Марина прерывисто выдохнула и закрыла глаза. Женька затряс головой, хотя сейчас мать не могла его видеть.
— Ни за что! Не скажу за отца, но я… ни за что!
— Я тоже, — быстро добавила Оля, — не хочу забывать. Не надо. Пожалуйста.
Мать засмеялась и снова приоткрыла глаза. Уже не такие яркие: помутневшие, покрывшиеся пеленой. Время уходило. Кожа на висках натянулась, высохла, как у мумии, и Марина будто разом стала лет на десять старше — впрочем, она такой и была.
— А я всё-таки в вас не ошиблась. Ни в одном из вас. Ладно. Только не рассказывайте Диме… я боюсь, он не оценит, если вы ему сообщите. Про чудовищ. Про это всё. Про меня.
— Мам… — позвал Женька. — Неужели и правда нет никаких шансов?
— Нет, малыш. Но, знаешь… я рада, что успела ещё раз увидеть тебя, такого взрослого. И эту чудесную девушку.
Оля смутилась и отвела глаза. «Чудесная»? Это она-то? Ничего толком не сделала, только испортила всё да ещё обрекла себя на постоянную опасность. Чего тут чудесного? Безрассудность? О да, она, пожалуй, и впрямь была феерической.
— Эй, — окликнула её Марина, — правило четвёртое, помнишь? Ты отлично справилась. И с кексом, и со всем остальным… передай своим родителям, чтобы тобой гордились. Я бы гордилась, будь ты моей дочерью.
В глазах предательски защипало, и Оля отвернулась. Настоящая Марина оказалась такой хорошей!
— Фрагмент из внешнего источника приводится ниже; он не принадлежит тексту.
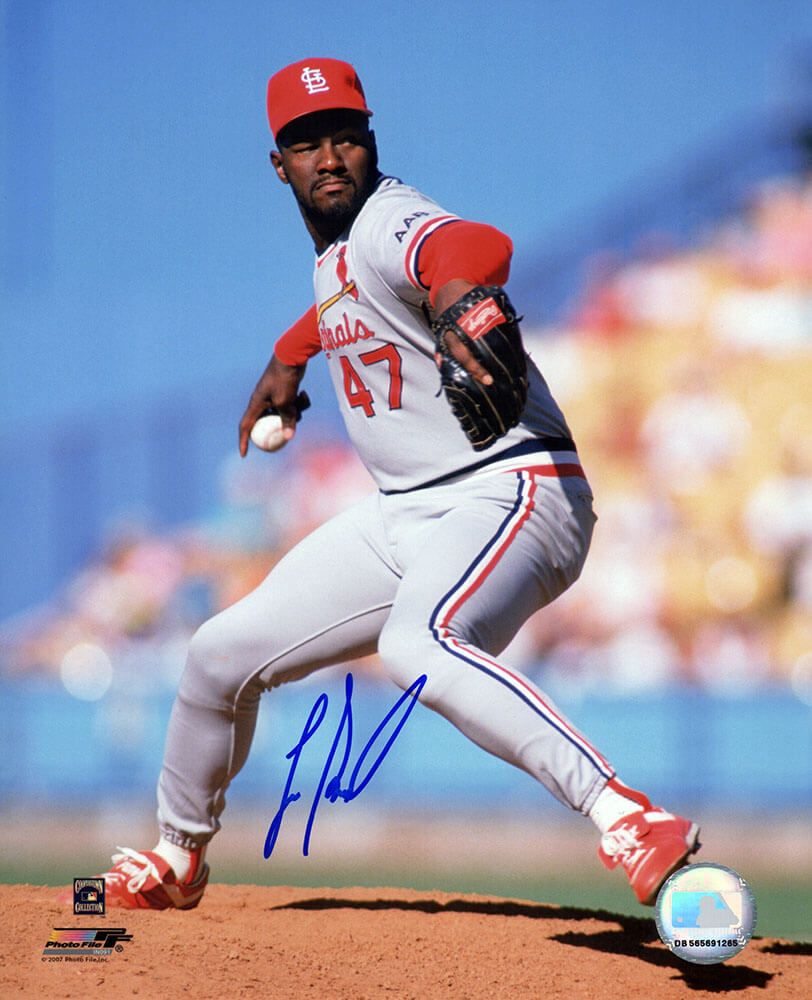 Lee Smith Autographed St. Louis Cardinals Pitching Action 8x10 Photo-Powers Sports Memorabilia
Будь она злюкой, как Вивла, справиться было бы куда легче. И ведь даже не родственница! Почему тогда ощущается знакомой с детства?
— И тобой я тоже горжусь, — мать перевела взгляд на Женьку и тепло улыбнулась. — Ты вырос ровно таким, каким я хотела бы тебя видеть. Сильным. Упрямым. Пока ещё не слишком опытным — но это пройдёт… всегда проходит.
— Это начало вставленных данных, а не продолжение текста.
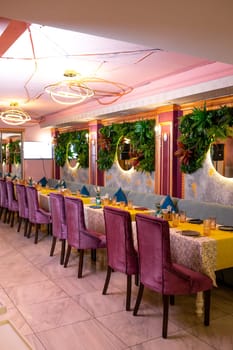 tables in a modern stylish cafe. family leisure restaurant.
Марина потянулась было рукой к Женькиной щеке — и бессильно уронила кисть. Она угасала стремительно. Ещё минута — и в ней вовсе не останется жизни.
— Изучай мою книгу, там много важного… а ты, девушка, — присматривай за ним. Если он и впрямь в меня, может случаем наворотить… такого, что не расхлебаешь.
— Мам, нет, — Женька склонился над матерью, теперь уже не скрывая слёз и подступающего отчаяния, — пожалуйста! Ты… ты не можешь сейчас вот так умереть!
— Я уже умерла, — напомнила Марина. — Не плачь. Я люблю тебя. И всегда буду любить. Правило пятое — я всегда буду тебя лю…
Она умолкла на полуслове, не договорив. Осталась лежать на коленях сына: хрупкая, высушенная оболочка, что ещё несколько минут назад была цветущей женщиной. Нет, не была — казалась.
Казалась, повторила себе Оля. Марина умерла давно. А сейчас они видели лишь призрак. Призрак, что спас их обоих, посмертно отомстив твари, что когда-то забрала его жизнь и семью.
Она не решилась ничего сказать Женьке. Лишь подошла поближе и села рядом, уже привычным движением прижавшись щекой к его плечу. Ещё несколько минут они сидели в тишине и наблюдали, как медленно тает, смешиваясь с пылью, высохшее тело матери. Исчезает, рассыпается в прах. В прах, в который за девять лет оно и должно было превратиться.
— Она сказала, — когда Женька наконец нарушил тишину, его голос звучал хрипло, но твёрдо, — сердце матери. И она говорила не про кекс.
— Нет, — качнула головой Оля. — Совершенно точно не про кекс.
— Вот, значит, как…
Больше он ничего не сказал. Лишь тяжело вздохнул и ласково провёл пальцами по тонкому слою устлавшей пол серой пыли.